In actuality, this amounted to the establishment of an "influencer network" comprised of persons close to the German soccer official who would convey to him views favorable to Qatar hosting the World Cup. According to internal papers, GRA would send a "source" or "throwaway" to talk to the influencers in a way that they would not guess was part of a coordinated messaging effort.
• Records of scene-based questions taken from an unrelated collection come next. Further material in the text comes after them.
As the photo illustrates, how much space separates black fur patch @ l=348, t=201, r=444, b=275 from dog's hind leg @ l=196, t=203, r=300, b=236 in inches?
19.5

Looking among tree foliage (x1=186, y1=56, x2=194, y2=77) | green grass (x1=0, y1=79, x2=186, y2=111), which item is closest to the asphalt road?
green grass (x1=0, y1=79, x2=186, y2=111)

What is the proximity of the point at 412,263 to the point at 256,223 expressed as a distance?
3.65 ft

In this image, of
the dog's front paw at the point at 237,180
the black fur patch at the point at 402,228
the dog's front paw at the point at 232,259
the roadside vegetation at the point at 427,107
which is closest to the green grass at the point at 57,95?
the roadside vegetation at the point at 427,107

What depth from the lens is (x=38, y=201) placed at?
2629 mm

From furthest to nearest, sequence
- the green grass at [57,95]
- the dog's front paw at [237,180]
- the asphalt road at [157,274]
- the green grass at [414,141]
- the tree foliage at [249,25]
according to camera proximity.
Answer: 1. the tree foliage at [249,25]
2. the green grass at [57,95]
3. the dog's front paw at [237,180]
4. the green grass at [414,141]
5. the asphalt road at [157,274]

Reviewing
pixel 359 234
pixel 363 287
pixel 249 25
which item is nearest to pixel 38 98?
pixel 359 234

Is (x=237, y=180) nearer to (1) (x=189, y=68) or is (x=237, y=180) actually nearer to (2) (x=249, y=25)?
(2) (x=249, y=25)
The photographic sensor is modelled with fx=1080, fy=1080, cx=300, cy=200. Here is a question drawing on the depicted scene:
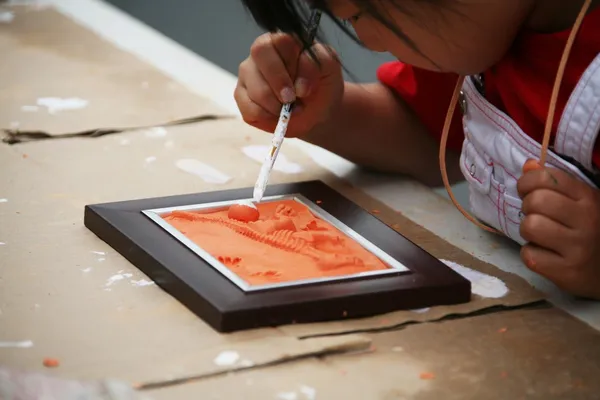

The biggest mistakes ever made in sports
When it came to the World Cup being held in Qatar, Zwanziger had strong feelings and didn't hold back in expressing them, even questioning the integrity of FIFA executives amid suspicions of vote-buying and corruption.
"I could never understand this decision. It’s one of the biggest mistakes ever made in sport," Zwanziger said in 2013.
The surveillance on Zwanziger was not the only high-ranking FIFA official paid by Qatar.
According to AP, Chalker also assisted in the surveillance on former FIFA executive committee member Amos Adamu during the 2010 World Cup in Johannesburg. According to the new documents, various surveillance teams followed and discreetly photographed Adamu and the persons he met for several days.
The endeavor also involved getting Adamu's mobile phone data and enlisting the help of a hotel security officer and a local journalist as sources.
Chalker denied ever being a part of a plot to spy on Adamu.
GRA believed the operation was successful. However, they were wrong as Zwanziger reiterated in a German radio interview that Qatar is “a cancer of world football.”
The Qatar Football Association responded by filing a legal case against Zwanziger in order to prevent him from making such statements in the future. Düsseldorf's regional court dismissed the lawsuit, ruling that Zwanziger was exercising his right to free expression.